▸ **Aim of the exercise**:
All pictures are to be excluded when the data below is output verbatim.

▸ **Records shown**:
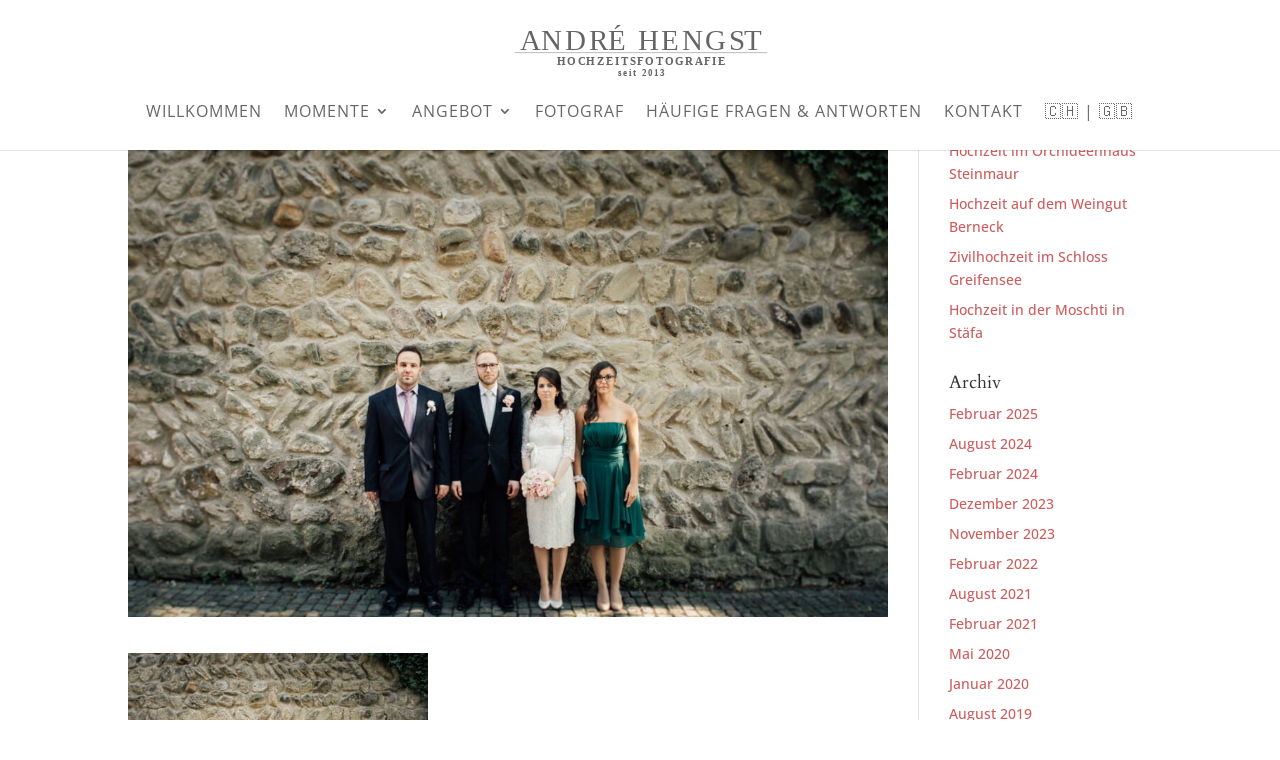

--- FILE ---
content_type: text/css
request_url: https://hochzeitsfotograf-in-zuerich.ch/wp-content/litespeed/ucss/99b56c7ccfb2b948b69974cebde89e7d.css?ver=3526a
body_size: 853
content:
.wp-lightbox-container button:focus-visible{outline:3px auto #5a5a5a40;outline:3px auto -webkit-focus-ring-color;outline-offset:3px}.wp-lightbox-container button:not(:hover):not(:active):not(.has-background){background-color:#5a5a5a40;border:0}.wp-lightbox-overlay .close-button:not(:hover):not(:active):not(.has-background){background:0 0;border:0}ul{box-sizing:border-box}.entry-content{counter-reset:footnotes}:root{--wp--preset--font-size--normal:16px;--wp--preset--font-size--huge:42px}.screen-reader-text{border:0;clip:rect(1px,1px,1px,1px);-webkit-clip-path:inset(50%);clip-path:inset(50%);height:1px;margin:-1px;overflow:hidden;padding:0;position:absolute;width:1px;word-wrap:normal!important}.screen-reader-text:focus{background-color:#ddd;clip:auto!important;-webkit-clip-path:none;clip-path:none;color:#444;display:block;font-size:1em;height:auto;left:5px;line-height:normal;padding:15px 23px 14px;text-decoration:none;top:5px;width:auto;z-index:100000}body,h1,h3,h4{font-size:17px;color:#555;line-height:1.8em}h1,h3,h4{line-height:1.2em;font-size:45px;font-family:"Cardo",Georgia,"Times New Roman",serif}.et_pb_widget li a:hover,.mobile_menu_bar:after,.mobile_menu_bar:before,a{color:#d33}.nav li ul{border-color:#dd7e7e}.container,.et_pb_row{max-width:1920px}#main-header{background-color:rgba(255,255,255,.8);box-shadow:none}#main-header .nav li ul{background-color:rgba(255,255,255,.75)}#top-menu a,.et_header_style_centered .mobile_nav .select_page{color:#656565}#top-menu li a{font-size:16px;font-weight:400;font-style:normal;text-transform:uppercase;text-decoration:none;letter-spacing:1px}@media only screen and (min-width:981px){.et_pb_section{padding:0}.et_pb_row{padding:3%0}.et_header_style_centered #top-menu>li>a{padding-bottom:22px}.et_header_style_centered #main-header .logo_container{height:120px}.et_header_style_centered #logo{max-height:85%}.et_pb_svg_logo.et_header_style_centered #logo{height:85%}}@media only screen and (min-width:2400px){.et_pb_row{padding:72px 0}.et_pb_section{padding:0}}h3,h4{font-size:32px}h4{font-size:27px}@media only screen and (max-width:980px){body{font-size:16px}}@media only screen and (max-width:767px){body{font-size:15px}}body #page-container{padding-top:0!important;margin-top:0!important}.ditr-switch-language span,body [class*=divioverlay-],body [rel^=unique_overlay_]{cursor:pointer}#sidebar-overlay .overlay-container{position:absolute;z-index:-15;width:100%}.divioverlay,.divioverlay-bg{position:fixed;width:100%;height:100%;left:0;top:0}.divioverlay-bg{opacity:0;overflow:hidden;background:rgba(20,20,20,.9);z-index:16777219;-webkit-transition:background .4s!important;-moz-transition:background .4s!important;-o-transition:background .4s!important;transition:background .4s!important}.divioverlay{overflow-x:auto;z-index:16777220;outline:0!important;-webkit-backface-visibility:hidden!important;backface-visibility:hidden!important;-webkit-overflow-scrolling:touch}.divioverlay>.entry-content{z-index:99998;display:inline-block!important;width:100%}.hiddenMainContainer{visibility:hidden;z-index:-9999}#sidebar-overlay{position:relative;top:-15px}.ditr-switch-language span.active{font-weight:700}body{top:0!important}

--- FILE ---
content_type: image/svg+xml
request_url: https://hochzeitsfotograf-in-zuerich.ch/wp-content/uploads/2024/04/Andre-Hengst-Hochzeitsfotografie.svg
body_size: 570
content:
<?xml version="1.0" encoding="UTF-8" standalone="no"?>
<svg xmlns="http://www.w3.org/2000/svg" xmlns:xlink="http://www.w3.org/1999/xlink" xmlns:serif="http://www.serif.com/" width="100%" height="100%" viewBox="0 0 1600 400" version="1.1" xml:space="preserve" style="fill-rule:evenodd;clip-rule:evenodd;stroke-linecap:round;stroke-linejoin:round;stroke-miterlimit:1.5;">
    <g transform="matrix(1.0531,0,0,1.0531,-303.432,4.51816)">
        <g transform="matrix(172.19,0,0,172.19,1767.9,185.626)">
        </g>
        <text x="329.763px" y="185.626px" style="font-family:'STSongti-SC-Light', 'Songti SC';font-weight:300;font-size:172.19px;fill:rgb(101,101,101);">A<tspan x="454.945px 596.314px 737.682px 853.911px 975.477px 1027.13px 1166.61px 1288.17px 1429.54px 1570.91px 1662px " y="185.626px 185.626px 185.626px 185.626px 185.626px 185.626px 185.626px 185.626px 185.626px 185.626px 185.626px ">NDRÉ HENGST</tspan></text>
    </g>
    <g transform="matrix(1,0,0,1,129.112,242.802)">
        <g transform="matrix(66.6667,0,0,66.6667,1198.39,48)">
        </g>
        <text x="143.388px" y="48px" style="font-family:'STSongti-SC-Bold', 'Songti SC';font-weight:700;font-size:66.667px;fill:rgb(101,101,101);">H<tspan x="209.455px 274.388px 330.121px 396.188px 452.388px 509.988px 546.921px 601.921px 646.521px 698.255px 763.188px 818.188px 883.121px 947.788px 1006.32px 1065.45px 1117.19px 1154.12px " y="48px 48px 48px 48px 48px 48px 48px 48px 48px 48px 48px 48px 48px 48px 48px 48px 48px 48px ">OCHZEITSFOTOGRAFIE</tspan></text>
    </g>
    <g transform="matrix(1,0,0,1,129.112,321.173)">
        <g transform="matrix(56,0,0,56,814.164,40.32)">
        </g>
        <text x="527.612px" y="40.32px" style="font-family:'STSongti-SC-Bold', 'Songti SC';font-weight:700;font-size:56px;fill:rgb(101,101,101);">s<tspan x="559.028px 594.14px 620.46px 650.308px 675.508px 712.972px 750.436px 787.9px " y="40.32px 40.32px 40.32px 40.32px 40.32px 40.32px 40.32px 40.32px ">eit 2013</tspan></text>
    </g>
    <g transform="matrix(1.02099,0,0,1,-6.32429,-0.947326)">
        <path d="M18.975,217.483L1560.53,217.483" style="fill:none;stroke:rgb(149,149,149);stroke-width:3.96px;"></path>
    </g>
</svg>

▸ **Response**:
--- FILE ---
content_type: text/css
request_url: https://hochzeitsfotograf-in-zuerich.ch/wp-content/litespeed/ucss/99b56c7ccfb2b948b69974cebde89e7d.css?ver=3526a
body_size: 853
content:
.wp-lightbox-container button:focus-visible{outline:3px auto #5a5a5a40;outline:3px auto -webkit-focus-ring-color;outline-offset:3px}.wp-lightbox-container button:not(:hover):not(:active):not(.has-background){background-color:#5a5a5a40;border:0}.wp-lightbox-overlay .close-button:not(:hover):not(:active):not(.has-background){background:0 0;border:0}ul{box-sizing:border-box}.entry-content{counter-reset:footnotes}:root{--wp--preset--font-size--normal:16px;--wp--preset--font-size--huge:42px}.screen-reader-text{border:0;clip:rect(1px,1px,1px,1px);-webkit-clip-path:inset(50%);clip-path:inset(50%);height:1px;margin:-1px;overflow:hidden;padding:0;position:absolute;width:1px;word-wrap:normal!important}.screen-reader-text:focus{background-color:#ddd;clip:auto!important;-webkit-clip-path:none;clip-path:none;color:#444;display:block;font-size:1em;height:auto;left:5px;line-height:normal;padding:15px 23px 14px;text-decoration:none;top:5px;width:auto;z-index:100000}body,h1,h3,h4{font-size:17px;color:#555;line-height:1.8em}h1,h3,h4{line-height:1.2em;font-size:45px;font-family:"Cardo",Georgia,"Times New Roman",serif}.et_pb_widget li a:hover,.mobile_menu_bar:after,.mobile_menu_bar:before,a{color:#d33}.nav li ul{border-color:#dd7e7e}.container,.et_pb_row{max-width:1920px}#main-header{background-color:rgba(255,255,255,.8);box-shadow:none}#main-header .nav li ul{background-color:rgba(255,255,255,.75)}#top-menu a,.et_header_style_centered .mobile_nav .select_page{color:#656565}#top-menu li a{font-size:16px;font-weight:400;font-style:normal;text-transform:uppercase;text-decoration:none;letter-spacing:1px}@media only screen and (min-width:981px){.et_pb_section{padding:0}.et_pb_row{padding:3%0}.et_header_style_centered #top-menu>li>a{padding-bottom:22px}.et_header_style_centered #main-header .logo_container{height:120px}.et_header_style_centered #logo{max-height:85%}.et_pb_svg_logo.et_header_style_centered #logo{height:85%}}@media only screen and (min-width:2400px){.et_pb_row{padding:72px 0}.et_pb_section{padding:0}}h3,h4{font-size:32px}h4{font-size:27px}@media only screen and (max-width:980px){body{font-size:16px}}@media only screen and (max-width:767px){body{font-size:15px}}body #page-container{padding-top:0!important;margin-top:0!important}.ditr-switch-language span,body [class*=divioverlay-],body [rel^=unique_overlay_]{cursor:pointer}#sidebar-overlay .overlay-container{position:absolute;z-index:-15;width:100%}.divioverlay,.divioverlay-bg{position:fixed;width:100%;height:100%;left:0;top:0}.divioverlay-bg{opacity:0;overflow:hidden;background:rgba(20,20,20,.9);z-index:16777219;-webkit-transition:background .4s!important;-moz-transition:background .4s!important;-o-transition:background .4s!important;transition:background .4s!important}.divioverlay{overflow-x:auto;z-index:16777220;outline:0!important;-webkit-backface-visibility:hidden!important;backface-visibility:hidden!important;-webkit-overflow-scrolling:touch}.divioverlay>.entry-content{z-index:99998;display:inline-block!important;width:100%}.hiddenMainContainer{visibility:hidden;z-index:-9999}#sidebar-overlay{position:relative;top:-15px}.ditr-switch-language span.active{font-weight:700}body{top:0!important}

--- FILE ---
content_type: image/svg+xml
request_url: https://hochzeitsfotograf-in-zuerich.ch/wp-content/uploads/2024/04/Andre-Hengst-Hochzeitsfotografie.svg
body_size: 570
content:
<?xml version="1.0" encoding="UTF-8" standalone="no"?>
<svg xmlns="http://www.w3.org/2000/svg" xmlns:xlink="http://www.w3.org/1999/xlink" xmlns:serif="http://www.serif.com/" width="100%" height="100%" viewBox="0 0 1600 400" version="1.1" xml:space="preserve" style="fill-rule:evenodd;clip-rule:evenodd;stroke-linecap:round;stroke-linejoin:round;stroke-miterlimit:1.5;">
    <g transform="matrix(1.0531,0,0,1.0531,-303.432,4.51816)">
        <g transform="matrix(172.19,0,0,172.19,1767.9,185.626)">
        </g>
        <text x="329.763px" y="185.626px" style="font-family:'STSongti-SC-Light', 'Songti SC';font-weight:300;font-size:172.19px;fill:rgb(101,101,101);">A<tspan x="454.945px 596.314px 737.682px 853.911px 975.477px 1027.13px 1166.61px 1288.17px 1429.54px 1570.91px 1662px " y="185.626px 185.626px 185.626px 185.626px 185.626px 185.626px 185.626px 185.626px 185.626px 185.626px 185.626px ">NDRÉ HENGST</tspan></text>
    </g>
    <g transform="matrix(1,0,0,1,129.112,242.802)">
        <g transform="matrix(66.6667,0,0,66.6667,1198.39,48)">
        </g>
        <text x="143.388px" y="48px" style="font-family:'STSongti-SC-Bold', 'Songti SC';font-weight:700;font-size:66.667px;fill:rgb(101,101,101);">H<tspan x="209.455px 274.388px 330.121px 396.188px 452.388px 509.988px 546.921px 601.921px 646.521px 698.255px 763.188px 818.188px 883.121px 947.788px 1006.32px 1065.45px 1117.19px 1154.12px " y="48px 48px 48px 48px 48px 48px 48px 48px 48px 48px 48px 48px 48px 48px 48px 48px 48px 48px ">OCHZEITSFOTOGRAFIE</tspan></text>
    </g>
    <g transform="matrix(1,0,0,1,129.112,321.173)">
        <g transform="matrix(56,0,0,56,814.164,40.32)">
        </g>
        <text x="527.612px" y="40.32px" style="font-family:'STSongti-SC-Bold', 'Songti SC';font-weight:700;font-size:56px;fill:rgb(101,101,101);">s<tspan x="559.028px 594.14px 620.46px 650.308px 675.508px 712.972px 750.436px 787.9px " y="40.32px 40.32px 40.32px 40.32px 40.32px 40.32px 40.32px 40.32px ">eit 2013</tspan></text>
    </g>
    <g transform="matrix(1.02099,0,0,1,-6.32429,-0.947326)">
        <path d="M18.975,217.483L1560.53,217.483" style="fill:none;stroke:rgb(149,149,149);stroke-width:3.96px;"></path>
    </g>
</svg>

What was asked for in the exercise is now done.